(Teks Bacaan)

---

Jenis aktifitasnya juga berbeda.
Yang pertama menurunkan pakaiannya hingga dibawah mata kaki dan tidak sampai ke
tanah tetapi dibawah mata kaki adapun yang kedua kerena dia menyeret-nyeret
pakaiannya” (Syarah Usul min ilmil usul hal 335-336)
Dengan demikian maka kita mengetahui
lemahnya pendapat Imam Nawawi tentang haramnya isbal karena sombong dan
makruhnya isbal jika tanpa disertai takabur . Yang benar hukumnya adalah haram,
sama saja karena sombong atau tidak. Bahkan faktanya, isbal ada adzab yang
khusus, diancam dengan neraka kalau tanpa sombong, dan jika karena sombong maka
diancam dengan empat hukuman. (Syarh Riyadlus Saalihin 2/523)
Hadits-hadits yang menunjukkan tidak dibawanya mutlaq ke muqoyyad
Hadits yang pertama
Adanya hadits-hadits tentang
larangan isbal secara mutlaq. Diantaranya:
Dari Al-Mugiroh bin Syu’bah berkata,
” Rasulullah shallallahu ‘alihi wa sallam berkata:
يَا سُفْيَانُ بنِ سَهْلٍ لا تُسْبِلْ
فَإِنَّ اللهَ لا يُحِبُّ الْمُسْبِلِيْنَ
“Wahai Sufyan bin Sahl, Janganlah
engkau isbal!. Sesungguhnya Allah tidak menyukai orang-orang yang isbal.” (HR
Ibnu Majah II/1183 no 3574 dan dihasankan oleh Syaikh Al-Albani dalam
As-Shahihah no 4004)
Dan hadits Hudzaifah, berkata,
“Rasulullah memegangi betisnya dan berkata: “Ini adalah tempat sarung (pakaian
bawah), jika engkau enggan maka turunkanlah,
فَإِنْ أَبَيْتَ فَلا حَقَّ
لِلإِزَارِ فِي الْكَعْبَيْنِ dan jika enggau enggan maka tidak ada haq
bagi sarung di kedua mata kaki.”( HR At-Thirmidzi III/247 no 1783, Ibnu
Majah II/1182 no 3572, dan dishahihkan oleh Syaikh Al-Albani dalam As-Shahihah
V/481 no 2366).

---

(Cuplikan Data)
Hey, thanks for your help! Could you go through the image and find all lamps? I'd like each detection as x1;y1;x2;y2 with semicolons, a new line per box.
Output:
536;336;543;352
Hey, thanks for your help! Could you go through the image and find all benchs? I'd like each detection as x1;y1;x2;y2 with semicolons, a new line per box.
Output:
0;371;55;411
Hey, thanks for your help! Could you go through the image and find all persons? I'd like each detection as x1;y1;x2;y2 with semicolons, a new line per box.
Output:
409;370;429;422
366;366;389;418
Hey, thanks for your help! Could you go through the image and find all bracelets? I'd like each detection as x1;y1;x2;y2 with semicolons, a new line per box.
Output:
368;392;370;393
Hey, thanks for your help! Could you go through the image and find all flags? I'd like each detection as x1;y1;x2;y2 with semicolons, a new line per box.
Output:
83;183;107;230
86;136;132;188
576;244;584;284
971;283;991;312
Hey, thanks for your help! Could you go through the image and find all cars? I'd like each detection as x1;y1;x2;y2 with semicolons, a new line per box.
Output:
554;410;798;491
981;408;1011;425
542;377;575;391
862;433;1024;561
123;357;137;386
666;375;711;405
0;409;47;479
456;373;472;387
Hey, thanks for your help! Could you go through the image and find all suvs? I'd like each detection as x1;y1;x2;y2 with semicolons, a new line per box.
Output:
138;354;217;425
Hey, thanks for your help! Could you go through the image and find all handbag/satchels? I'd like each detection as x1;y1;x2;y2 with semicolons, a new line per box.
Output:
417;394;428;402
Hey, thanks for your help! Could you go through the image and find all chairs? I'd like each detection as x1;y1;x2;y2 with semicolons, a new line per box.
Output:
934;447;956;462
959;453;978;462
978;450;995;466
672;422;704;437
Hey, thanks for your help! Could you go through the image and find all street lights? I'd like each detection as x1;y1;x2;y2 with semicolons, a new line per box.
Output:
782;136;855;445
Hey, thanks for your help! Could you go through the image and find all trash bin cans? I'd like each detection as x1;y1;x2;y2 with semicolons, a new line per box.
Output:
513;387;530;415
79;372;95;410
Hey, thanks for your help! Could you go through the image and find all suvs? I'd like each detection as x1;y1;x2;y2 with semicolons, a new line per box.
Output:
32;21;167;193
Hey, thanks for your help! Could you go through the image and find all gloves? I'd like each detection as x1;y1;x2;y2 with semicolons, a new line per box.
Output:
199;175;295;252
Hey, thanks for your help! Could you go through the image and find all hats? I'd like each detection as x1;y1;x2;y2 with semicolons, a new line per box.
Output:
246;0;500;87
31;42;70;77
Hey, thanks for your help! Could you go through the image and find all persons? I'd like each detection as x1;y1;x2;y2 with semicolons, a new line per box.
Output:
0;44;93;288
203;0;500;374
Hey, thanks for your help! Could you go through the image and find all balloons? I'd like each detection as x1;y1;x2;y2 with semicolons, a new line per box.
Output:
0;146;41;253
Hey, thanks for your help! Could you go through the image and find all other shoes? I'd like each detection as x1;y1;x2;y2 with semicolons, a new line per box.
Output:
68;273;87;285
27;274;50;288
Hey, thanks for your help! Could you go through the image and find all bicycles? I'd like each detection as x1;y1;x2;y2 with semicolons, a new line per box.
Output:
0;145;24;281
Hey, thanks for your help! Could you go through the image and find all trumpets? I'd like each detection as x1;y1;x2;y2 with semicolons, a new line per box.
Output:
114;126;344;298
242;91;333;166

---

(Soal Latihan)
a: Jawablah pertanyaan berikut berdasarkan teks bacaan.
(i) Menurut teks bacaan, dengan berapa hukuman isbal karena sombong diancam?
(ii) Dalam hadits dari Al-Mugiroh bin Syu’bah, kepada siapa Rasulullah berkata "Janganlah engkau isbal!"?
(iii) Dalam hadits Hudzaifah, bagian tubuh mana yang dipegangi Rasulullah?
b: Apakah setiap pernyataan di bawah ini sesuai dengan teks bacaan? Jawab ya atau tidak, lalu kutip kata-kata teks bacaan yang menentukan jawaban itu.
(i) Teks bacaan menyatakan bahwa hukum isbal yang benar adalah makruh jika tanpa sombong.
(ii) Hadits tentang Sufyan bin Sahl diriwayatkan oleh Ibnu Majah.
(iii) Hadits Hudzaifah dihasankan oleh Syaikh Al-Albani.
c: Sebutkan semua judul kitab yang disebut namanya dalam teks bacaan.

(Kunci Jawaban)
a:
(i) Empat hukuman.
(ii) Sufyan bin Sahl.
(iii) Betisnya.

b:
(i) Tidak: "Yang benar hukumnya adalah haram, sama saja karena sombong atau tidak."
(ii) Ya: "HR Ibnu Majah II/1183 no 3574"
(iii) Tidak: "dishahihkan oleh Syaikh Al-Albani dalam As-Shahihah V/481 no 2366"

c: Syarah Usul min ilmil usul, Syarh Riyadlus Saalihin, As-Shahihah.